如何在 Solidity 中对数组进行去重

天地一小儒

发布于 2024-08-29 08:05:19

1040

发布于 2024-08-29 08:05:19

文章被收录于专栏：信且诚心之动

一、引言

Solidity 是一种面向以太坊平台的智能合约编程语言，具有类似 JavaScript 和 C++ 的语法结构。它是专门为在区块链上编写自执行合约而设计的，支持复杂的业务逻辑和去中心化应用（dApps）的开发。随着区块链技术的快速发展，Solidity 已成为构建去中心化金融（DeFi）、NFT 市场以及其他区块链应用的首选语言（其实主要是以太坊用户多罢了）。

在区块链开发中，处理数据的效率至关重要，特别是在智能合约中，数组的高效操作往往决定了合约的性能和 gas 成本。由于以太坊网络上的每一笔交易都会产生费用，减少不必要的计算和存储操作变得尤为关键。对数组进行去重就是这样一种常见的数据操作需求：我们可能需要从一个用户列表中移除重复地址，或从一个交易列表中提取唯一的交易 ID。这些操作不仅涉及数据的正确性，还直接影响到合约的执行成本。

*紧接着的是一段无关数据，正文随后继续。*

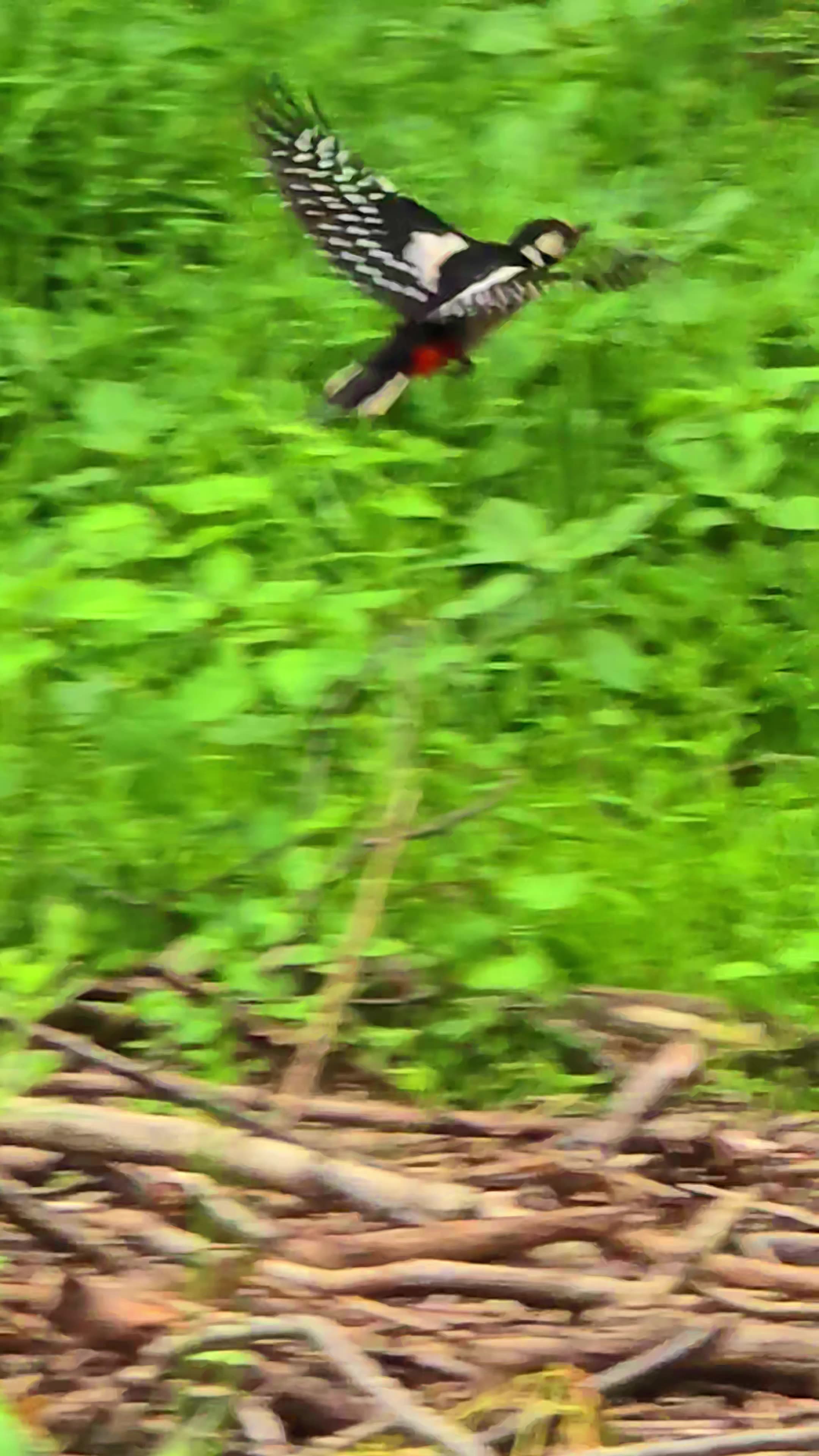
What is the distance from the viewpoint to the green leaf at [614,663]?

那么，在 Solidity 中，如何高效地对数组进行去重？这是一个值得深入探讨的话题。本文将介绍几种常见的去重方法，并分析它们的优缺点，帮助你在实际开发中选择最合适的策略。

二、Solidity 中的数组操作基础

在 Solidity 中，数组是最常用的数据结构之一，允许开发者存储和操作一系列相同类型的元素。根据数组的长度是否固定，Solidity 中的数组可以分为静态数组和动态数组。

2.1 Solidity 中数组的基本使用方法

在 Solidity 中，定义和使用数组的方法非常直观。数组类型由元素类型和方括号组成，例如 uint256[] 表示一个动态数组，uint256[5] 表示一个包含 5 个 uint256 元素的静态数组。

以下是一些基本的数组操作示例：

// SPDX-License-Identifier: MIT
pragma solidity ^0.8.0;

contract ArrayExample {
    // 动态数组
    uint256[] public dynamicArray;

    // 静态数组
    uint256[5] public staticArray;

    // 添加元素到动态数组
    function addElement(uint256 element) public {
        dynamicArray.push(element);
    }

    // 修改静态数组中的元素
    function setElement(uint256 index, uint256 element) public {
        require(index < staticArray.length, "Index out of bounds");
        staticArray[index] = element;
    }

    // 获取动态数组的长度
    function getDynamicArrayLength() public view returns (uint256) {
        return dynamicArray.length;
    }
}

2.2 动态数组与静态数组的区别

静态数组：静态数组的长度在编译时已确定，并且在合约生命周期中无法更改。使用静态数组的优点是它们的存储和操作成本相对较低，因为它们不需要动态调整大小。静态数组常用于合约中需要处理固定数量数据的场景，例如固定数量的参与者或预定义的常量值。

// 定义一个包含 3 个元素的静态数组
uint256[3] public staticArray = [1, 2, 3];

动态数组：动态数组的长度在合约的生命周期内是可变的，开发者可以使用 push 方法向数组中添加元素。虽然动态数组提供了灵活性，但它们也带来了更高的 gas 成本，尤其是在添加和删除元素时。动态数组适用于需要处理可变数量数据的场景，例如用户地址列表或交易记录等。

// 定义一个动态数组
uint256[] public dynamicArray;

// 向动态数组中添加元素
dynamicArray.push(4);

2.3 数组操作的 gas 成本及其在智能合约中的重要性

在智能合约中，每次数组操作都会消耗一定的 gas，这是因为操作涉及对以太坊虚拟机（EVM）中存储的读取和写入。尤其是在以太坊主网上，gas 成本直接影响到交易费用，因此对数组的操作效率显得尤为重要。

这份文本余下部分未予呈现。